Dr. Chuck’s instructions fixed the problem for a month or two.  Then it stopped working again. I figured some server-side process had changed the permissions on my files. So, I set it up again. It still didn’t work.

I actually had to contact tech support. A couple of days later they responded with the solution (thankfully, this isn’t a mission-critical app). Hostmonster had recently updated to a newer version of Rails. So, I just commented out the version in the rails environment file:

#config/environment.rb
#...
#RAILS_GEM_VERSION = '1.2.5' unless defined? RAILS_GEM_VERSION

I believe that tells the application to use whatever version of rails it can find (the most recent version on the server). Since version 1.2.5 had apparently been replaced with 1.2.6, removing the declaration for 1.2.5 fixed the problem.
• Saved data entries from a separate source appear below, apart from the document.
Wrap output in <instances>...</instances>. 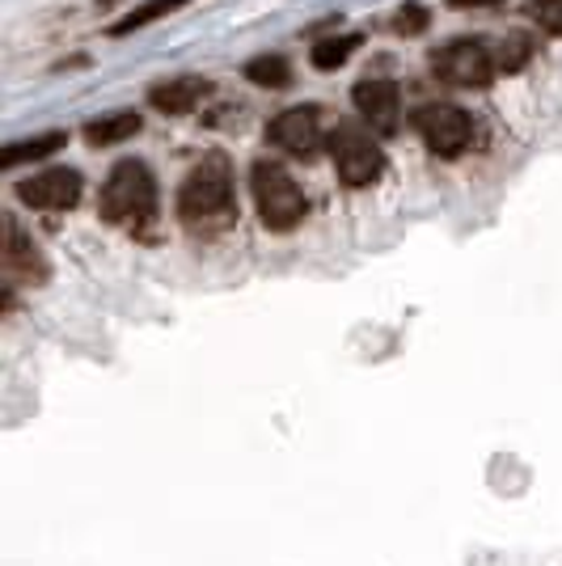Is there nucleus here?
<instances>
[{
    "label": "nucleus",
    "instance_id": "16",
    "mask_svg": "<svg viewBox=\"0 0 562 566\" xmlns=\"http://www.w3.org/2000/svg\"><path fill=\"white\" fill-rule=\"evenodd\" d=\"M246 76L262 90H288L292 85V69H288L283 55H258V60L246 64Z\"/></svg>",
    "mask_w": 562,
    "mask_h": 566
},
{
    "label": "nucleus",
    "instance_id": "6",
    "mask_svg": "<svg viewBox=\"0 0 562 566\" xmlns=\"http://www.w3.org/2000/svg\"><path fill=\"white\" fill-rule=\"evenodd\" d=\"M415 132L423 136V144L436 153V157H461L469 144H473V118L461 106H448V102H427L415 111Z\"/></svg>",
    "mask_w": 562,
    "mask_h": 566
},
{
    "label": "nucleus",
    "instance_id": "11",
    "mask_svg": "<svg viewBox=\"0 0 562 566\" xmlns=\"http://www.w3.org/2000/svg\"><path fill=\"white\" fill-rule=\"evenodd\" d=\"M208 94H211L208 76H169V81H157L148 90V102L162 115H190Z\"/></svg>",
    "mask_w": 562,
    "mask_h": 566
},
{
    "label": "nucleus",
    "instance_id": "1",
    "mask_svg": "<svg viewBox=\"0 0 562 566\" xmlns=\"http://www.w3.org/2000/svg\"><path fill=\"white\" fill-rule=\"evenodd\" d=\"M178 220L199 237H216L237 224V190L233 169L225 153H208L178 187Z\"/></svg>",
    "mask_w": 562,
    "mask_h": 566
},
{
    "label": "nucleus",
    "instance_id": "9",
    "mask_svg": "<svg viewBox=\"0 0 562 566\" xmlns=\"http://www.w3.org/2000/svg\"><path fill=\"white\" fill-rule=\"evenodd\" d=\"M352 102L360 118H364V127L376 132V136H394L402 123V94L394 81H385V76H373V81H360L352 90Z\"/></svg>",
    "mask_w": 562,
    "mask_h": 566
},
{
    "label": "nucleus",
    "instance_id": "7",
    "mask_svg": "<svg viewBox=\"0 0 562 566\" xmlns=\"http://www.w3.org/2000/svg\"><path fill=\"white\" fill-rule=\"evenodd\" d=\"M267 140L283 148L288 157H301V161H313L318 153H322V115H318V106H292V111H283L267 123Z\"/></svg>",
    "mask_w": 562,
    "mask_h": 566
},
{
    "label": "nucleus",
    "instance_id": "21",
    "mask_svg": "<svg viewBox=\"0 0 562 566\" xmlns=\"http://www.w3.org/2000/svg\"><path fill=\"white\" fill-rule=\"evenodd\" d=\"M97 4H115V0H97Z\"/></svg>",
    "mask_w": 562,
    "mask_h": 566
},
{
    "label": "nucleus",
    "instance_id": "3",
    "mask_svg": "<svg viewBox=\"0 0 562 566\" xmlns=\"http://www.w3.org/2000/svg\"><path fill=\"white\" fill-rule=\"evenodd\" d=\"M250 190H254L258 220L271 233L301 229V220L309 216V199L280 161H254V169H250Z\"/></svg>",
    "mask_w": 562,
    "mask_h": 566
},
{
    "label": "nucleus",
    "instance_id": "2",
    "mask_svg": "<svg viewBox=\"0 0 562 566\" xmlns=\"http://www.w3.org/2000/svg\"><path fill=\"white\" fill-rule=\"evenodd\" d=\"M97 212L106 224H118L127 233H140L157 216V178L144 161H118L102 187Z\"/></svg>",
    "mask_w": 562,
    "mask_h": 566
},
{
    "label": "nucleus",
    "instance_id": "5",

The part that still confuses me is, I had tried generating the application from scratch while logged into the Hostmonster server (via ssh). Doing so still generated an environment.rb file for version 1.2.5.

Of course, the other part that confuses me is why did 1.2.5 stop working?  When I update my own servers with ‘gem update’, I keep old versions available for backwards compatibility of existing rails apps. As far as I know, there is no problem doing it this way. Am I wrong?

5 Responses

  1. I tried following the step given above, but receive the same error. Please guide.

  2. Sorry, I’m not sure I can help. I, too, had the same error pop up once more after Hostmonster helped the first time.

    This time, I instructed my client to deal with Hostmonster directly since there is little I could do.

    If they do provide another solution, I’d be interested in knowing what it is.

  3. The latest problem involved another upgrade. I hope they are notifying their customers of this kind of thing, but since I’m not their customer, it is hard for me to know.

    Anyway, the answer this time is in the blog post below:

    http://monsterails.wazoo.com.au/articles/2008/01/31/they-haved-destroyed-the-rails

    Change your .htaccess file to associate with fcgid instead of fastcgi.

  4. Hi Adam, Asghar,

    I remember getting an application error when HM upgraded from 1.2.5 to 1.2.6, but I’m not sure if it’s exactly the same as yours, however, here’s my solution (and one that DHH recommends as well). When hosting a Rails app in a shared hosting environment (like Hostmonster), always Freeze rails to your app:

    cd your_rails_app_folder
    rake rails:freeze:gems

    This places a full copy of the version of Rails you used with your app in your vendors folder. Then, whenever the host updates their rails, your app is still using your rails, so it won’t break if functionality is removed from rails in future versions. You can read DHH’s words about it here:

    http://weblog.rubyonrails.org/2006/3/31/freeze-is-cool-so-freeze-for-goodness-sake.

    Good luck and happy RoRing!
    tree

  5. Hostmonster as far as I can tell does not notify customers on upgrades. Maybe on their blog, I’ll ask my client if they received any email but I doubt it.

    I’m deploying a modified substruct application so I had to add gems and modify the gem path in my environment.rb file. And rails is frozen in the vendor directory so their upgrades won’t effect me. I have a capistrano task that changes the permissions. Capistrano has made this at least bearable.

    I have tried to talk to them about Passenger but to no avail. My app starts 103MB FastCGI processes when the page is hit and there is not much I can do except keep on them about Passenger.